--- PROBLEM TO SOLVE ---
Copy out the Chrysler 200 review word for word, from its headline through its final sentence.

--- EXCERPT TO READ ---
┌──

Comfortable car, easy to like
It is most curious that the Chrysler 200 and its cousin, the Dodge Avenger, are setting sales records while ornery reviewers dismiss them with comments like “outdated,” “uncompetitive” and “behind the curve.” Our reaction to the 200 and Avenger has been somewhat more positive, and people who actually take these midsize 4-door sedans on test drives and wind up buying them seem to agree. Both models set records for May sales.
Outdated or no, our cherry-red 2013 Chrysler 200 Limited test car was distinguished by its lack of annoying traits. Driving position? Check. Easy access and egress? Check. Riding comfort? Check. Handling? Check. Fuel economy? Better than check. On the highway, we beat the EPA rating of 29 mpg.
We said of the 2012 Dodge Avenger we test-drove a year ago: “Overall, the Avenger is easy to like and easy to live with, and at a very competitive price.” The same goes for the Chrysler 200, though its sticker price was about $2,000 higher than the Dodge’s.

└──

--- MATERIAL SHOWN ---
┌──

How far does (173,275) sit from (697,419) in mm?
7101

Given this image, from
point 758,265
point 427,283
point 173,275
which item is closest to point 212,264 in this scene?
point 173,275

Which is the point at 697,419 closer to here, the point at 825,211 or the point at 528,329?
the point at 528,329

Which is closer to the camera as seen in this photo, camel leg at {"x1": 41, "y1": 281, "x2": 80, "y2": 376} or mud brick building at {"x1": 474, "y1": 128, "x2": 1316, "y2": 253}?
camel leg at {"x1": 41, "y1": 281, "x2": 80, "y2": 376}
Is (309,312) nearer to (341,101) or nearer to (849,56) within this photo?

└──
┌──

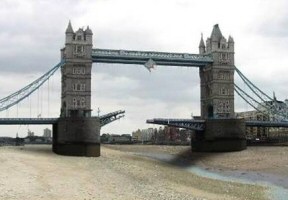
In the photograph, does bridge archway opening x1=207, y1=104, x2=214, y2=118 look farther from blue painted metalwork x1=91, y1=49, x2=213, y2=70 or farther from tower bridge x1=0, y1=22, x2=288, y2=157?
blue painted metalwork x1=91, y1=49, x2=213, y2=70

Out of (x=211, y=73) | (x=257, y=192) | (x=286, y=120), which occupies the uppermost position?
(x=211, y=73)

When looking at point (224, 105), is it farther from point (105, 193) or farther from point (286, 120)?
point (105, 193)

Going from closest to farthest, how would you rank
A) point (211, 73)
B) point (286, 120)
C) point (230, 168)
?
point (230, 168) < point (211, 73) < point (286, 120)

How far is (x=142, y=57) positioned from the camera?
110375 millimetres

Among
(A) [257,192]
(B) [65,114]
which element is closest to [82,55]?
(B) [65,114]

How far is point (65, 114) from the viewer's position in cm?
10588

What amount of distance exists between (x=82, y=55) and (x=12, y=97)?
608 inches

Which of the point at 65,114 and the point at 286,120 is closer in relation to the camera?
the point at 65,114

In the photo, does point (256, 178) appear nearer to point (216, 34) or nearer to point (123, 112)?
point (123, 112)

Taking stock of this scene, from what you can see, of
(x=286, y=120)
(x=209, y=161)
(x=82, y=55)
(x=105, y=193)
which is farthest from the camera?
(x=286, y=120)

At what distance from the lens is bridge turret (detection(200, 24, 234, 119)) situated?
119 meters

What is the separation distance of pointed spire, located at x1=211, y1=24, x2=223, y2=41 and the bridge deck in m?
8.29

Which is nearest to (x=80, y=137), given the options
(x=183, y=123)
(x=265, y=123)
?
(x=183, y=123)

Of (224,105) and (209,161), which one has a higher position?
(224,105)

└──

--- FULL OUTPUT ---
Comfortable car, easy to like
It is most curious that the Chrysler 200 and its cousin, the Dodge Avenger, are setting sales records while ornery reviewers dismiss them with comments like “outdated,” “uncompetitive” and “behind the curve.” Our reaction to the 200 and Avenger has been somewhat more positive, and people who actually take these midsize 4-door sedans on test drives and wind up buying them seem to agree. Both models set records for May sales.
Outdated or no, our cherry-red 2013 Chrysler 200 Limited test car was distinguished by its lack of annoying traits. Driving position? Check. Easy access and egress? Check. Riding comfort? Check. Handling? Check. Fuel economy? Better than check. On the highway, we beat the EPA rating of 29 mpg.
We said of the 2012 Dodge Avenger we test-drove a year ago: “Overall, the Avenger is easy to like and easy to live with, and at a very competitive price.” The same goes for the Chrysler 200, though its sticker price was about $2,000 higher than the Dodge’s.